Using AE (without VQ), even PCA compression can obtain similar result, as showing in Figure 5, but our VQ goal is not only for compression. While our work builds upon established techniques such as VQ and SSL, our core contribution lies in unifying two longstanding challenges in WSI foundation model pretraining through a coherent and scalable multi-scale VQ framework:
(1) Addressing the CLS token bottleneck via patch-level (16x16) VQ:
CLS token–based representations often discard fine-grained spatial information, leading to suboptimal performance on downstream pathology tasks. To mitigate this, we apply patch-level (patch size = 16) VQ/autoencoding to preserve local semantics while significantly reducing spatial dimensionality. This allows us to compress the token space without resorting to a single global embedding.
(2) Improving the SPT (Slide-level Pretraining) objective via tile-level (224x224) VQ:
Traditional masked autoencoding (e.g., MAE) focuses on reconstructing pixel inputs, which is infeasible for WSI-scale images due to GPU memory limits. We instead mask and predict intermediate tile-level feature representations, but just like MAE learn too many low-frequency feature of raw-pixel image [1], directly using feature-level targets also not align well with task-specific semantics.
To resolve this, we adopt a tile-level (tile size = 224) VQ tokenizer that discretizes feature targets into informative codebook entries. This approach enables more stable and effective slide-level representation learning compared to raw pixel or continuous-feature reconstruction.

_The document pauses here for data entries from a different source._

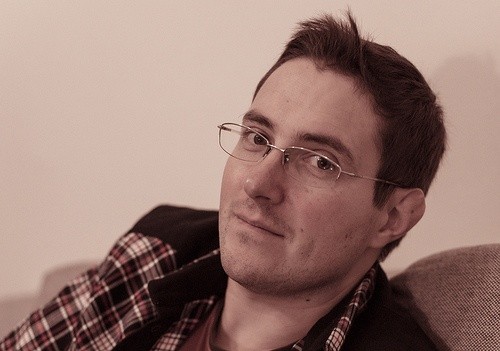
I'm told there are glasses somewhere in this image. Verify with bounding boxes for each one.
[216,121,405,189]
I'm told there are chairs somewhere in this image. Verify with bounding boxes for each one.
[405,243,500,351]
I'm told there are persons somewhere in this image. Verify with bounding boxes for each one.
[0,8,447,351]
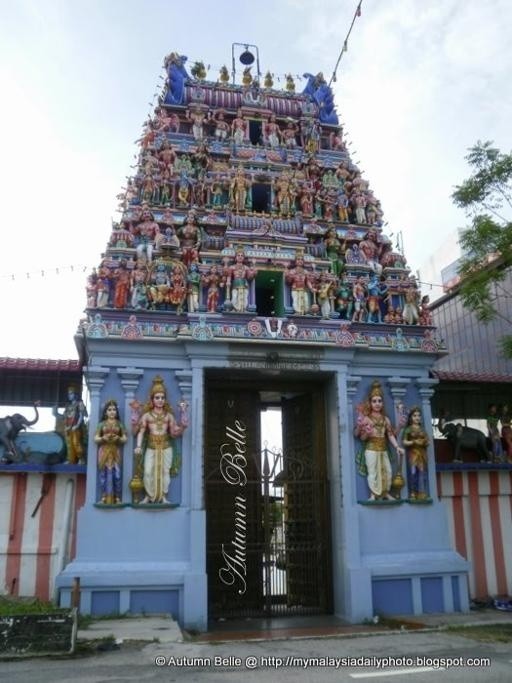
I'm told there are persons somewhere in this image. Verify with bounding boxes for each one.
[53,385,85,465]
[499,403,511,463]
[92,398,127,505]
[85,54,435,329]
[399,407,433,501]
[487,403,505,463]
[353,385,406,501]
[129,376,189,502]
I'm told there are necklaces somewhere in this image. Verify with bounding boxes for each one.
[106,420,117,426]
[368,413,387,431]
[148,408,169,423]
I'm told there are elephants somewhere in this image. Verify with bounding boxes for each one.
[0,400,41,459]
[437,408,491,463]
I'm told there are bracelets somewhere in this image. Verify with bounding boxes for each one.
[410,425,421,430]
[395,445,399,449]
[413,439,416,445]
[117,437,120,443]
[102,437,107,443]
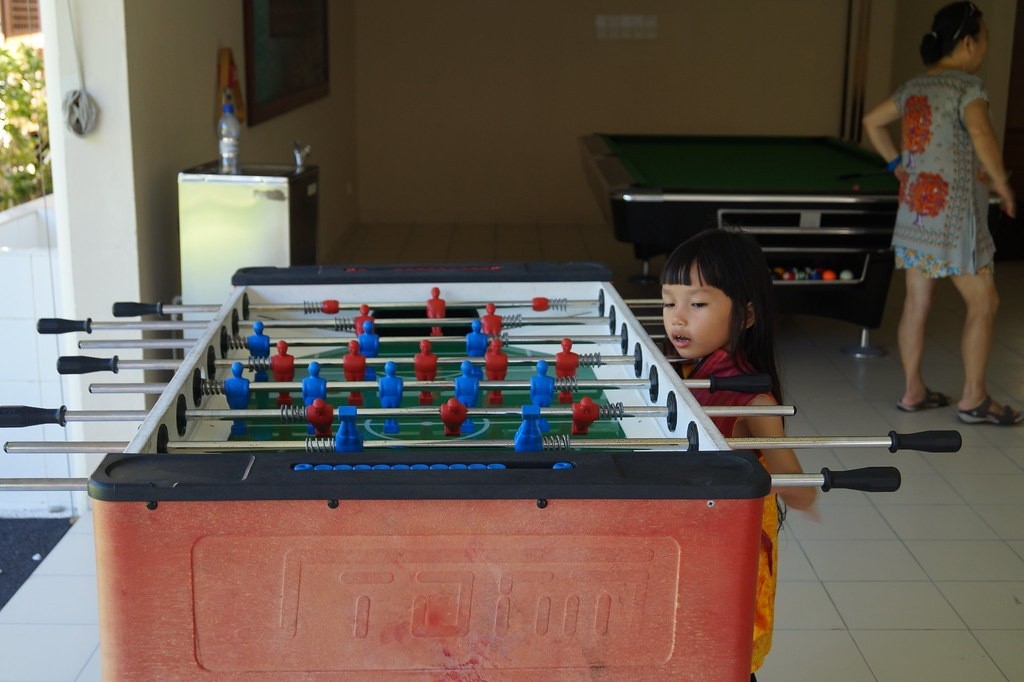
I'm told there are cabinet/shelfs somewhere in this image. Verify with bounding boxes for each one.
[176,159,321,358]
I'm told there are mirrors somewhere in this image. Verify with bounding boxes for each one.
[242,0,329,127]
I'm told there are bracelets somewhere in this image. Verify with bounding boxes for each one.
[886,156,902,173]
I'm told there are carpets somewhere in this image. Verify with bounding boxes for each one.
[0,517,79,611]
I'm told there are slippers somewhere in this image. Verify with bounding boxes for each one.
[897,386,952,412]
[956,395,1024,424]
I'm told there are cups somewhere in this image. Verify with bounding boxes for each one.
[291,143,312,166]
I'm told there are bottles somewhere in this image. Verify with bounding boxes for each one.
[218,105,242,175]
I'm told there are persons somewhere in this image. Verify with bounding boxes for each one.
[860,1,1024,426]
[660,229,816,682]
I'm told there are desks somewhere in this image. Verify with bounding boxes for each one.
[578,132,900,358]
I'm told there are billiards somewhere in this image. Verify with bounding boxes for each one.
[770,265,854,281]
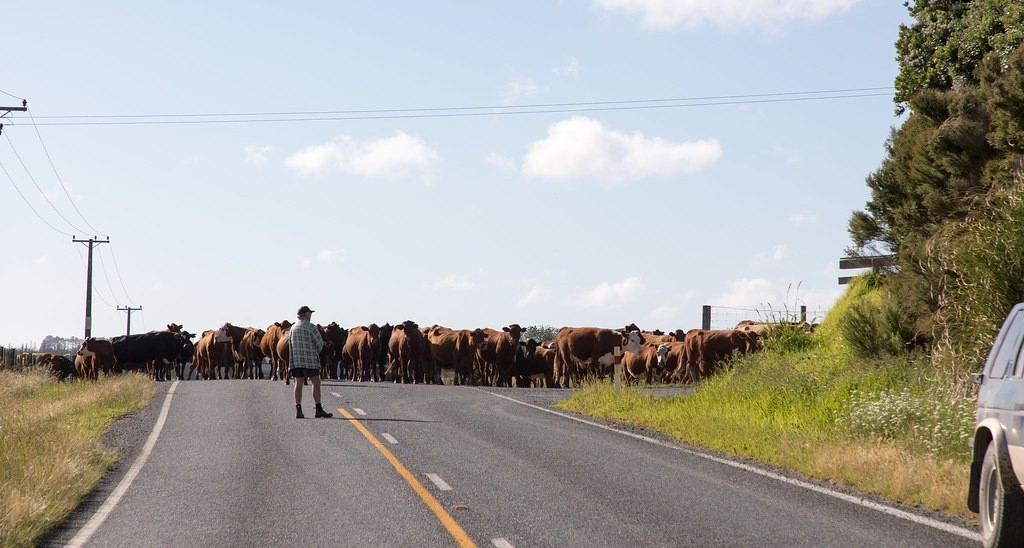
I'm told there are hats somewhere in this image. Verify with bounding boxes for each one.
[297,306,315,315]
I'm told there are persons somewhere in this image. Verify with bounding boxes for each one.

Unified framework via Multi-Scale VQ:
Rather than treating patch-level compression and slide-level representation learning as disjoint processes, we introduce a Multi-Scale VQ architecture that links both levels: patch-level VQ captures local detail, while tile-level VQ supports robust and interpretable global objectives. This unified view of representation compression and learning makes our approach both practically scalable and theoretically grounded for WSI tasks.
W2: The motivation behind using SSL with VQ is unclear. How does the model perform with SPT without vector quantization?
The motivation behind using SSL with VQ is elaborated above. We did make some experiment on SPT without VQ but find limited performance. One of the main reason is that direct predict the input feature space may not benifit downstream task (just like MAE predict raw-pixels may not fit classification best). Differently, the VQ can work as a kind of prototyping, it is inner categories of pathology images. What's more, the VQ is performed offlined, which is better compared to DINOv2 using online tokenizer for categories/index prediction.
| Method | AUC | F1-score |
|---|---|---|
| UNI+Transformer | 0.882 | 0.678 |
| UNI+Transformer + feature alignment SPT | 0.894 | 0.725 |
| UNI+Transformer+ VQ SPT | 0.910 | 0.754 |
W3: The effect of multi-scale VQ is also unclear. How does the number of scales and their resolution affect the model performance?
Despite the unified goal (feature compression and SSL objective) of MSVQ, the MSVQ can enhance the VQ recovering performance since the image are borned with multi-scale characteristic. For ablation study, we have showed the VQ learning cos-similarity on patch-scale only and multi-scale in Figure 7 (page 18). For more scales ablation, we here show the cos-similarity and downstream tasks performance comparison:
| Method | Cos-similarity | F1-score |
|---|---|---|
| 14×14 VQ | 0.851 | 0.720 |
| 1×1 + 14×14 MSVQ | 0.859 | 0.726 |
| 1×1 + 2×2 + 14×14 MSVQ | 0.872 | 0.725 |
| 1×1 + 2×2 + 4×4 + 7×7 + 14×14 MSVQ | 0.881 | 0.730 |
| MSVQ + SPT | 0.881 | 0.747 |
W4: It is concerning that PathVQ underperforms prototype/slide-FM based methods available, especially in survival prediction, which are the more challenging and complex down-stream tasks.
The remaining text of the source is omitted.